Enhanced stabilization of collagen-based dermal regeneration scaffolds through the combination of physical and chemical crosslinking

Abstract

The use of collagen in the biomedical device industry has led to major advances in soft tissue repair. This is attributed largely to the favourable biological and physiochemical properties of collagen. Regenerative medicine and tissue engineering favoured the use of this biomaterial and various commercial products have become available in the past few decades. This study aims to develop a collagen and chondroitin-6-sulphate dermal regeneration scaffold with enhanced resistance against enzymatic degradation.
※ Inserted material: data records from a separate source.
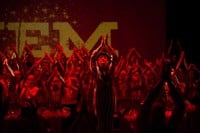 Primary Musical Theatre & Drama Workshop YEM Theatre School- Fleet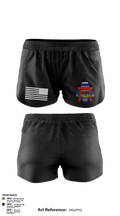 Submarine Group 7 N4 26045407 Ranger Panties - 3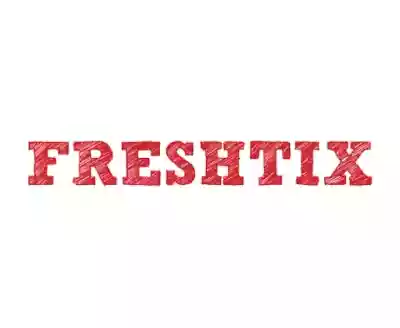 Freshtix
Frozen slurries (0.5% collagen) were dried under vacuum, coated with silicone, crosslinked and then thoroughly rinsed. The scaffolds were subjected to a range of quantitative and qualitative tests that included: scanning electron microscopy analysis, collagenase enzymatic degradation, and cytotoxicity assessment. Scaffold resistance to enzymatic degradation was manipulated after dehydrothermal treatment by employing combinations of crosslinking agents, such as glutaraldehyde and/or carbodiimide, with or without the presence of L-lysine. Results indicate that highly porous (mean pore diameter of 87.3 μm), bioactive, non-cytotoxic tissue engineering matrices were obtained. Enhanced stability of these scaffolds was achieved through extensive crosslinking and suggests the potential to prevent in vivo wound contraction sufficiently.